#### [Problem details]
Update the rows starting at the line containing "In this scene, which" and ending at the last row, replacing "scene" with "picture" and changing nothing else. Leave the pictures out of your answer.

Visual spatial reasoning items
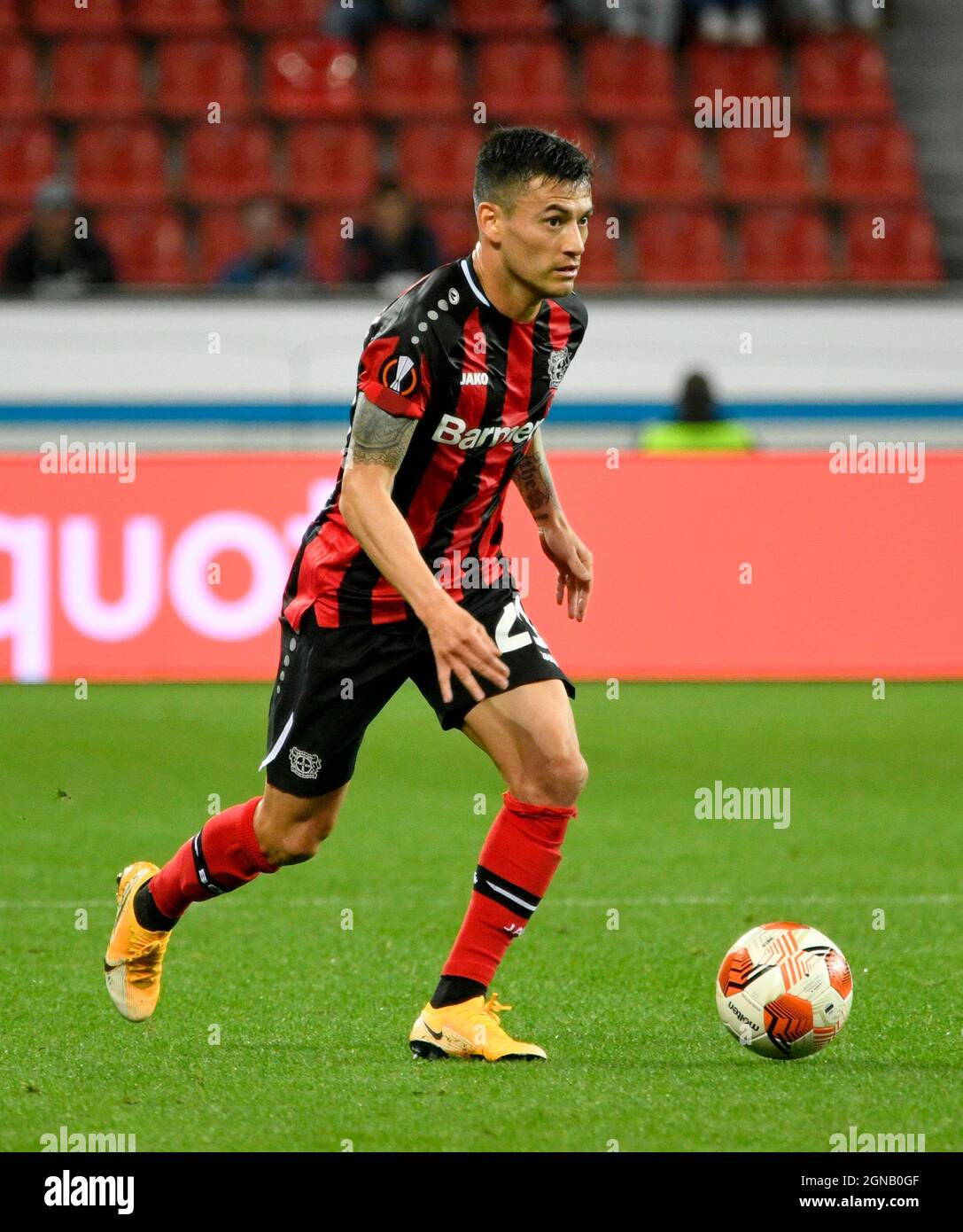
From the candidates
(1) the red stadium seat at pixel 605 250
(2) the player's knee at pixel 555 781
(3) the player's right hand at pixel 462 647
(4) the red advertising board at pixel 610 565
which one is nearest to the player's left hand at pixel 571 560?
(2) the player's knee at pixel 555 781

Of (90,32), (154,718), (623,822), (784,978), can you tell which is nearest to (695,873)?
(623,822)

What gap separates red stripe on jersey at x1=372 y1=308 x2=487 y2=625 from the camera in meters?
4.48

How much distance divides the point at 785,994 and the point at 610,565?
6.69m

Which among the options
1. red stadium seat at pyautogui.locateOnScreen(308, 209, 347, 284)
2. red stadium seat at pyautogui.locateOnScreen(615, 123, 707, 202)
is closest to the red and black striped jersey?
red stadium seat at pyautogui.locateOnScreen(308, 209, 347, 284)

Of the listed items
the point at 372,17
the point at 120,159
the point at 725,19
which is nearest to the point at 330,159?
the point at 372,17

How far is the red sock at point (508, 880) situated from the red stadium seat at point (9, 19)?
42.8 feet

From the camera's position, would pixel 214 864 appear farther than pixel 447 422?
Yes

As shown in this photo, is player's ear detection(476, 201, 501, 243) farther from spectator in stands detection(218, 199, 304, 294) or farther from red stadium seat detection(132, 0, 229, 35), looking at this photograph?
red stadium seat detection(132, 0, 229, 35)

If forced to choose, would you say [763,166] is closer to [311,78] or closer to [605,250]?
[605,250]

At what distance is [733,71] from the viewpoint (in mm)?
16797

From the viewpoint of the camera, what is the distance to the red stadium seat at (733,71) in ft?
55.0

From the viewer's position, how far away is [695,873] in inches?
270

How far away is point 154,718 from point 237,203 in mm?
6460

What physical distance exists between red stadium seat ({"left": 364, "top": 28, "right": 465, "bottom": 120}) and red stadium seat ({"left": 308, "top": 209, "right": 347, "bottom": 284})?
132 cm
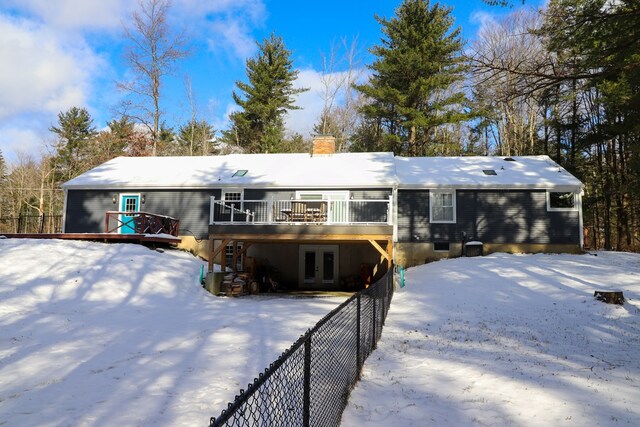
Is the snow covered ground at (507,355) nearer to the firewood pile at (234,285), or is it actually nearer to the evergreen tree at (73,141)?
the firewood pile at (234,285)

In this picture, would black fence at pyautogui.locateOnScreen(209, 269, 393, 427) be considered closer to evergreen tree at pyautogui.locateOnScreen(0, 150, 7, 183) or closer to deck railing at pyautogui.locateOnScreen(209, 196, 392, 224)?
deck railing at pyautogui.locateOnScreen(209, 196, 392, 224)

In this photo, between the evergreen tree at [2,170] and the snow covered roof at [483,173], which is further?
the evergreen tree at [2,170]

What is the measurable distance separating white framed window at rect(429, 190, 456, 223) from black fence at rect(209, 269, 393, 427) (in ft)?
40.2

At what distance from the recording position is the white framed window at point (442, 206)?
57.8ft

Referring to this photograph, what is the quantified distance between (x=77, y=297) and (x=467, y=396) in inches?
389

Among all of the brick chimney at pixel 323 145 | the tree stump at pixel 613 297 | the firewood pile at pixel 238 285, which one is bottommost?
the firewood pile at pixel 238 285

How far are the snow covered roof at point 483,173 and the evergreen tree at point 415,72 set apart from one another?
598cm

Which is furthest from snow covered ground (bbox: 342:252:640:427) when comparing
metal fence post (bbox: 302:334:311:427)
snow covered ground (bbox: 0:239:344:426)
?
snow covered ground (bbox: 0:239:344:426)

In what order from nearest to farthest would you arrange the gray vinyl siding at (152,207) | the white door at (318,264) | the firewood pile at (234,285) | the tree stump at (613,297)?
the tree stump at (613,297) → the firewood pile at (234,285) → the white door at (318,264) → the gray vinyl siding at (152,207)

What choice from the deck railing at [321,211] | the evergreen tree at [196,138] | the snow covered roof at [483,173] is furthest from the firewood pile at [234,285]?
the evergreen tree at [196,138]

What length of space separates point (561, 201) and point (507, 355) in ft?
46.2

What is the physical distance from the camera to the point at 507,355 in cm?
634

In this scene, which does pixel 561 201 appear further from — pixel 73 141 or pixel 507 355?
pixel 73 141

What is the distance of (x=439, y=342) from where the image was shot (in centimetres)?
725
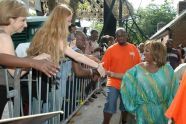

#### [Response]
In this picture, which does pixel 561 201 appear further from — pixel 73 141 or pixel 507 355?
pixel 73 141

What is the distance of (x=439, y=342) from where the image was shot (in centimetres)?
725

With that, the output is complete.